Collected data:
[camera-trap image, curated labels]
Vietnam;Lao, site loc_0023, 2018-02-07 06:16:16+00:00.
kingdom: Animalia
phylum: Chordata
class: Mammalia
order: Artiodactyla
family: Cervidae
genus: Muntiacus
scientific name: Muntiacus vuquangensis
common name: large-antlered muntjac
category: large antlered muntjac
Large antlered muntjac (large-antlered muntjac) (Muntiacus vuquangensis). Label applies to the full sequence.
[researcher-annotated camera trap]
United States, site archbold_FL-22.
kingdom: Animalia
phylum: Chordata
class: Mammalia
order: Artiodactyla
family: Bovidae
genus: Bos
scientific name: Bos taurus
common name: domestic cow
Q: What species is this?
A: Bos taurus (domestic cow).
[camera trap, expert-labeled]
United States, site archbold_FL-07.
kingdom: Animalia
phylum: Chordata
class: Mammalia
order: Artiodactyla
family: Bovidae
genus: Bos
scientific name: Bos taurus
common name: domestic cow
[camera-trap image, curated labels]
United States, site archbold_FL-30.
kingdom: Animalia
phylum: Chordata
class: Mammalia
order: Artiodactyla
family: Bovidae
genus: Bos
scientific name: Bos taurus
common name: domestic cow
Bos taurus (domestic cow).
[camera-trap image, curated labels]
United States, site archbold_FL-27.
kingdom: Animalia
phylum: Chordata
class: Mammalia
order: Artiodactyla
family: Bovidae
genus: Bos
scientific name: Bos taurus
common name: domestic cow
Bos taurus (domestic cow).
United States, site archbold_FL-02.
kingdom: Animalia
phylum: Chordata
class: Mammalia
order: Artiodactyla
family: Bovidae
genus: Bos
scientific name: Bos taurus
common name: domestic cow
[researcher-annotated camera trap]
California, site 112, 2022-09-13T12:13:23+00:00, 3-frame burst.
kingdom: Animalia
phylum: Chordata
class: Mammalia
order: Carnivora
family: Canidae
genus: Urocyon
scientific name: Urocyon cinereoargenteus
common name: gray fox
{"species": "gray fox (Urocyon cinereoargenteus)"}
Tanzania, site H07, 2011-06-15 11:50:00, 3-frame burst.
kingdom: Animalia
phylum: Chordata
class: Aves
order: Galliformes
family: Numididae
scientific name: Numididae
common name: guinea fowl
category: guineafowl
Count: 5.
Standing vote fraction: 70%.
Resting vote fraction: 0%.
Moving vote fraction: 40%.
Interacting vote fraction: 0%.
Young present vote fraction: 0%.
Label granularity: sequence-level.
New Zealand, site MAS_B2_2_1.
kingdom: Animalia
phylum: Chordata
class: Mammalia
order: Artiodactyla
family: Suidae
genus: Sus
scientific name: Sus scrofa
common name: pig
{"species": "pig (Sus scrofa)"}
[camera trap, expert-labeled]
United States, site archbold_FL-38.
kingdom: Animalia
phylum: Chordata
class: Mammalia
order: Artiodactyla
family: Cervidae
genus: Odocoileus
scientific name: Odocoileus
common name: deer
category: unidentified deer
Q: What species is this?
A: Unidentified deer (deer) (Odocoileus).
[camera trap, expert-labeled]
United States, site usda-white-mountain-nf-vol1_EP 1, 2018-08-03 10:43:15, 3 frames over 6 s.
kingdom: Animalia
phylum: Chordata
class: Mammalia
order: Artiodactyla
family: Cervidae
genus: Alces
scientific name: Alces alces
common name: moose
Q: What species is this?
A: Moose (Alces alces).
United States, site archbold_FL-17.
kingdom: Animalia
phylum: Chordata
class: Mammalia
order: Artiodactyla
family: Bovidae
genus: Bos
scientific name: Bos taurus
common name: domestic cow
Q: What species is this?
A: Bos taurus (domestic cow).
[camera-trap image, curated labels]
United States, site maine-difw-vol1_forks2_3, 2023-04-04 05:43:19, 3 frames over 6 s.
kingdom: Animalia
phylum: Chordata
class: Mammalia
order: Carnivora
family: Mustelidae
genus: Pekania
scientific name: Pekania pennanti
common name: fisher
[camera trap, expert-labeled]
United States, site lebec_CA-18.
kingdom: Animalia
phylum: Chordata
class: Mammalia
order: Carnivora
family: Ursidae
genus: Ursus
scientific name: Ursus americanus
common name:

- Action item
Every entry above should be returned exactly as written.

- Written solution
[camera-trap image, curated labels]
Vietnam;Lao, site loc_0023, 2018-02-07 06:16:16+00:00.
kingdom: Animalia
phylum: Chordata
class: Mammalia
order: Artiodactyla
family: Cervidae
genus: Muntiacus
scientific name: Muntiacus vuquangensis
common name: large-antlered muntjac
category: large antlered muntjac
Large antlered muntjac (large-antlered muntjac) (Muntiacus vuquangensis). Label applies to the full sequence.
[researcher-annotated camera trap]
United States, site archbold_FL-22.
kingdom: Animalia
phylum: Chordata
class: Mammalia
order: Artiodactyla
family: Bovidae
genus: Bos
scientific name: Bos taurus
common name: domestic cow
Q: What species is this?
A: Bos taurus (domestic cow).
[camera trap, expert-labeled]
United States, site archbold_FL-07.
kingdom: Animalia
phylum: Chordata
class: Mammalia
order: Artiodactyla
family: Bovidae
genus: Bos
scientific name: Bos taurus
common name: domestic cow
[camera-trap image, curated labels]
United States, site archbold_FL-30.
kingdom: Animalia
phylum: Chordata
class: Mammalia
order: Artiodactyla
family: Bovidae
genus: Bos
scientific name: Bos taurus
common name: domestic cow
Bos taurus (domestic cow).
[camera-trap image, curated labels]
United States, site archbold_FL-27.
kingdom: Animalia
phylum: Chordata
class: Mammalia
order: Artiodactyla
family: Bovidae
genus: Bos
scientific name: Bos taurus
common name: domestic cow
Bos taurus (domestic cow).
United States, site archbold_FL-02.
kingdom: Animalia
phylum: Chordata
class: Mammalia
order: Artiodactyla
family: Bovidae
genus: Bos
scientific name: Bos taurus
common name: domestic cow
[researcher-annotated camera trap]
California, site 112, 2022-09-13T12:13:23+00:00, 3-frame burst.
kingdom: Animalia
phylum: Chordata
class: Mammalia
order: Carnivora
family: Canidae
genus: Urocyon
scientific name: Urocyon cinereoargenteus
common name: gray fox
{"species": "gray fox (Urocyon cinereoargenteus)"}
Tanzania, site H07, 2011-06-15 11:50:00, 3-frame burst.
kingdom: Animalia
phylum: Chordata
class: Aves
order: Galliformes
family: Numididae
scientific name: Numididae
common name: guinea fowl
category: guineafowl
Count: 5.
Standing vote fraction: 70%.
Resting vote fraction: 0%.
Moving vote fraction: 40%.
Interacting vote fraction: 0%.
Young present vote fraction: 0%.
Label granularity: sequence-level.
New Zealand, site MAS_B2_2_1.
kingdom: Animalia
phylum: Chordata
class: Mammalia
order: Artiodactyla
family: Suidae
genus: Sus
scientific name: Sus scrofa
common name: pig
{"species": "pig (Sus scrofa)"}
[camera trap, expert-labeled]
United States, site archbold_FL-38.
kingdom: Animalia
phylum: Chordata
class: Mammalia
order: Artiodactyla
family: Cervidae
genus: Odocoileus
scientific name: Odocoileus
common name: deer
category: unidentified deer
Q: What species is this?
A: Unidentified deer (deer) (Odocoileus).
[camera trap, expert-labeled]
United States, site usda-white-mountain-nf-vol1_EP 1, 2018-08-03 10:43:15, 3 frames over 6 s.
kingdom: Animalia
phylum: Chordata
class: Mammalia
order: Artiodactyla
family: Cervidae
genus: Alces
scientific name: Alces alces
common name: moose
Q: What species is this?
A: Moose (Alces alces).
United States, site archbold_FL-17.
kingdom: Animalia
phylum: Chordata
class: Mammalia
order: Artiodactyla
family: Bovidae
genus: Bos
scientific name: Bos taurus
common name: domestic cow
Q: What species is this?
A: Bos taurus (domestic cow).
[camera-trap image, curated labels]
United States, site maine-difw-vol1_forks2_3, 2023-04-04 05:43:19, 3 frames over 6 s.
kingdom: Animalia
phylum: Chordata
class: Mammalia
order: Carnivora
family: Mustelidae
genus: Pekania
scientific name: Pekania pennanti
common name: fisher
[camera trap, expert-labeled]
United States, site lebec_CA-18.
kingdom: Animalia
phylum: Chordata
class: Mammalia
order: Carnivora
family: Ursidae
genus: Ursus
scientific name: Ursus americanus
common name:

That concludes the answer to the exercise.